THE ORGANIC SWITCH
Updated: Jan 16, 2019
It goes without saying that parents want the absolute best for their little ones. But how to choose "the best" often comes with some major decisions and worries: breastfeeding versus bottle feeding, stay-at-home parent versus day care, attachment parenting versus babywise parenting, organic versus conventional — Parenting debates often inspire passionate pro and con positions. Deciding whether or not to spend more money for organic is consistently a dilemma for parents. Add GMOs to the mix, and you really start to see the debate heating up.
Take a deep breath. By researching things like organic cotton or organic baby formula, you are already doing your part to ensure you make the best decision for your baby. Check out these benefits of organic baby products to determine if you should make the switch.
In terms of baby health, we never cut corners. Staying healthy, eating well, and getting a good night’s sleep are all cornerstones of a well-balanced, satisfied baby. Just like they are for all the rest of us.
We all know the importance of staying fit, eating healthy, buying smart. We make sure to read the ingredients of the food we buy, to check there aren’t any additives, chemicals, or potentially harmful substances. When we buy skincare or makeup, we check the label to ensure the stuff we’re putting on our face is natural, healthy, and worthy of our money. But do we give enough thoughts to something else we’re putting on our bodies and our babies’ bodies?
As a parent, you know just how many onesies a baby can go through on an average day. Between the spit-up incidents and leaky diapers, a lot of different fabric touches your baby’s skin every day. Among them, cotton should be the most commonly used in all baby products and clothing, as it’s gentle, natural, and won’t irritate the little one's delicate skin.
Cotton-rich clothing (anything over 80% cotton) seems to be a better solution for physical body as well as spirit for a lot of reasons:
Sleep Better and Stay Cooler
Research proves we get a better night's sleep on cotton sheets than those made from oil-based synthetic fabrics, like polyester.

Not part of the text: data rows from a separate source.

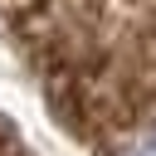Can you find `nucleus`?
Returning a JSON list of instances; mask_svg holds the SVG:
<instances>
[{"instance_id": "1", "label": "nucleus", "mask_w": 156, "mask_h": 156, "mask_svg": "<svg viewBox=\"0 0 156 156\" xmlns=\"http://www.w3.org/2000/svg\"><path fill=\"white\" fill-rule=\"evenodd\" d=\"M132 156H156V127H151V132H146V136L132 146Z\"/></svg>"}]
</instances>
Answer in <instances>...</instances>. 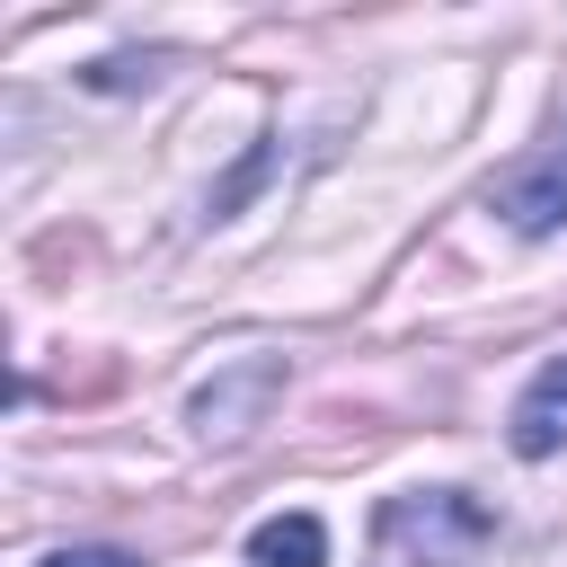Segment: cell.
<instances>
[{
  "instance_id": "6da1fadb",
  "label": "cell",
  "mask_w": 567,
  "mask_h": 567,
  "mask_svg": "<svg viewBox=\"0 0 567 567\" xmlns=\"http://www.w3.org/2000/svg\"><path fill=\"white\" fill-rule=\"evenodd\" d=\"M496 540V514L470 487H416L372 514V567H470Z\"/></svg>"
},
{
  "instance_id": "7a4b0ae2",
  "label": "cell",
  "mask_w": 567,
  "mask_h": 567,
  "mask_svg": "<svg viewBox=\"0 0 567 567\" xmlns=\"http://www.w3.org/2000/svg\"><path fill=\"white\" fill-rule=\"evenodd\" d=\"M284 399V354H239V363H221L204 390H195V434L204 443H239L248 425H266V408Z\"/></svg>"
},
{
  "instance_id": "3957f363",
  "label": "cell",
  "mask_w": 567,
  "mask_h": 567,
  "mask_svg": "<svg viewBox=\"0 0 567 567\" xmlns=\"http://www.w3.org/2000/svg\"><path fill=\"white\" fill-rule=\"evenodd\" d=\"M487 213H496L505 230H523V239H549V230L567 221V151L514 159V168L487 186Z\"/></svg>"
},
{
  "instance_id": "277c9868",
  "label": "cell",
  "mask_w": 567,
  "mask_h": 567,
  "mask_svg": "<svg viewBox=\"0 0 567 567\" xmlns=\"http://www.w3.org/2000/svg\"><path fill=\"white\" fill-rule=\"evenodd\" d=\"M514 452H523V461L567 452V354H549V363L532 372V390L514 399Z\"/></svg>"
},
{
  "instance_id": "5b68a950",
  "label": "cell",
  "mask_w": 567,
  "mask_h": 567,
  "mask_svg": "<svg viewBox=\"0 0 567 567\" xmlns=\"http://www.w3.org/2000/svg\"><path fill=\"white\" fill-rule=\"evenodd\" d=\"M248 558L257 567H328V532H319V514H275L248 532Z\"/></svg>"
},
{
  "instance_id": "8992f818",
  "label": "cell",
  "mask_w": 567,
  "mask_h": 567,
  "mask_svg": "<svg viewBox=\"0 0 567 567\" xmlns=\"http://www.w3.org/2000/svg\"><path fill=\"white\" fill-rule=\"evenodd\" d=\"M151 80H159V53H142V62H133V53H106V62H89V71H80V89H106V97L151 89Z\"/></svg>"
},
{
  "instance_id": "52a82bcc",
  "label": "cell",
  "mask_w": 567,
  "mask_h": 567,
  "mask_svg": "<svg viewBox=\"0 0 567 567\" xmlns=\"http://www.w3.org/2000/svg\"><path fill=\"white\" fill-rule=\"evenodd\" d=\"M266 177H275V151H257V159H239V168H230V177L213 186V204H204V213H213V221H221V213H239V204H248V195H257Z\"/></svg>"
},
{
  "instance_id": "ba28073f",
  "label": "cell",
  "mask_w": 567,
  "mask_h": 567,
  "mask_svg": "<svg viewBox=\"0 0 567 567\" xmlns=\"http://www.w3.org/2000/svg\"><path fill=\"white\" fill-rule=\"evenodd\" d=\"M35 567H142L133 549H106V540H80V549H44Z\"/></svg>"
}]
</instances>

Because cotton is soft and absorbent, it naturally allows our skin to breathe and won't trap heat under the sheets. It keeps our body temperature cool during the night and makes sure our precious sleep isn’t disrupted. Not to mention that moisture-wicking cotton clothing is specially designed to keep your baby drier and cooler to prevent heat rash.
Natural and Hypoallergenic
This little fluffy plant has been grown and used to make clothes for around seven thousand years, all over the world. It breathes and absorbs moisture. It’s soft and hypoallergenic, whereas synthetic fibers are much more likely to irritate your skin, whether or not you’re prone to allergies. It is natural and more sustainable than so many other synthetic fibers and materials.
Cotton is a lot of things, but it’s definitely NOT clingy! Static cling can be blamed for many embarrassing fabric fails, but cotton is never the culprit because it can’t hold an electric charge. Want cling-free clothes? Stick with cotton.
So, if your clothes are itchy, irritating, stiff or clingy, read your label because your clothing may not be cotton-rich. Learn about what determines comfort in a fiber.
Researches and studies have proven that cotton is beneficial to our body, and it is truly one of the commonly worn fabrics in our daily use.
Cotton is like our daily necessity, food, which is grown from plants too. How it was grown represents how safe it could be as an end product.
Cotton makes up about half of the fiber used in clothing and textiles, with 20 million tons produced worldwide each year. It is mostly grown in monoculture and is a very pesticide-intensive crop. Although cotton accounts for only 2.5% of the world’s agricultural land, it accounts for 25% of all the insecticides, 11% of all pesticides, and 6.8% of all herbicides used worldwide. All those chemicals have a major impact, both on you as the consumer, and on the world as a whole.
The side effects of pesticides can be overwhelming. Simply check out "How does cotton affect people and the environment".
Like organic food 20 years ago, the idea of organic cotton is confusing to many of us. It’s taken a little longer to catch on because the correlation isn’t as direct. We don’t eat cotton fiber (at least we hope you don’t!). However, more people are becoming knowledgeable as to how the organic cotton movement is just as powerful and important as that of organic foods.
“Textile Exchange believes that consumers who care about the environment and the farming communities which produce the cotton for their clothing, should support brands and retailers using organic and preferred cotton,” advocates Ms. Liesl Truscott, Materials Strategy Director for the Textile Exchange.
Babies’ skin is much more delicate than ours. It is thinner and noticeably more porous, which means it effortlessly absorbs everything it comes into contact with. Since clothing directly touches a baby’s skin, day in and day out, it makes sense to eliminate chemicals in those materials. By choosing organic clothes, we reduce the amount of chemicals that are absorbed into our baby’s body, lowering the overall chemical contact for our little one.
Whether you are ready to join the organic movement, or if you are for cotton, make sure you go Green for babies!